Writer Ana Valens cites a scene in the Full Body edition of the game where Erica does not transition, in the Catherine ending. She suggests that this implies that not transitioning is better for her. However, Toby looks on at Catherine and Vincent and reflects on how he wishes he had an "angel" like her, to which Erica replies "they may be closer than you think", implying she intends to transition. Writer Caty McCarthy felt that Erica came off as well-rounded until her coming out was treated like a joke. Writer Sam Greer agreed that she felt like her status as a trans woman is treated like a joke. GamesRadar's Kimberley Ballard criticized Erica as a "fetish" character. Writer Astrid Johnson felt that Atlus was "hamfisted" with how they wrote Erica and felt that she was oversexualized, but was overall pleased with her character, citing her steadfast and distinct personality. However, she was critical of the fact that she received dreams that only men received, claiming it suggests that she is actually a man. Writer Carol Grant was similarly put off by this plot, also criticizing a line where Toby claims that the sex he had with Erica felt "weird." She suggests that this is a part of a greater problem with Catherine, which she claims features characters who fit gender types, such as one woman being the "nagging shrew" archetype. A Nightmare Mode writer felt that the nightmare plot point was a punishment by the game's antagonist for Erica having sex with Toby, which they compare to real-life violence trans people experience in similar situations.

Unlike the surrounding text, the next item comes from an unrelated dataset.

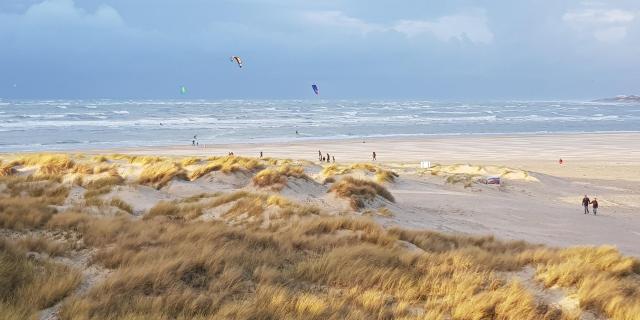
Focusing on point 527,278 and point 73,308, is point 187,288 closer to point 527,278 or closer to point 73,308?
point 73,308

Japanese audiences received Erica more positively. Other writers were more receptive to Erica. Writer Charlotte Cutts was pleased with her character and personality, but disappointed with Atlus' handling of her trans status. Writer Pixie the Fairy, in an article on Destructoid, was more positive on the character. They noted that the other characters did not choose to out her as transgender, and praised the portrayal for its positive effects on people who are yet to come out. A fellow Destructoid writer, Ben Davis, felt that Erica was handled respectfully, and that while Toby is surprised by this, describes his reaction as joking in a friendly way. Advocate listed Erica in their list of the best LGBT characters in video games. Writer Kazuma Hashimoto discussed Erica in the context of Japanese trans people. He discusses the nightmare plot, showing her in the dream world expressing distress that she cannot birth children. He notes that this comes off as transphobic to global audiences but touches upon a "deeply Japanese" issue with outdated laws which require that trans people undergo gender-affirming surgery if they transition. He also discusses a culture that views womanhood as having the ability to give birth. As such, he claims that this harms Erica's ability to be perceived as a woman. He also discusses how her deadnaming may reflect the fact past and present laws that prevent unmarried trans people from changing their names. He discusses how her treatment in-game is reflective of transphobia and sexism in Japanese media, while noting that cultural differences may result in a character being received differently in one country than the other.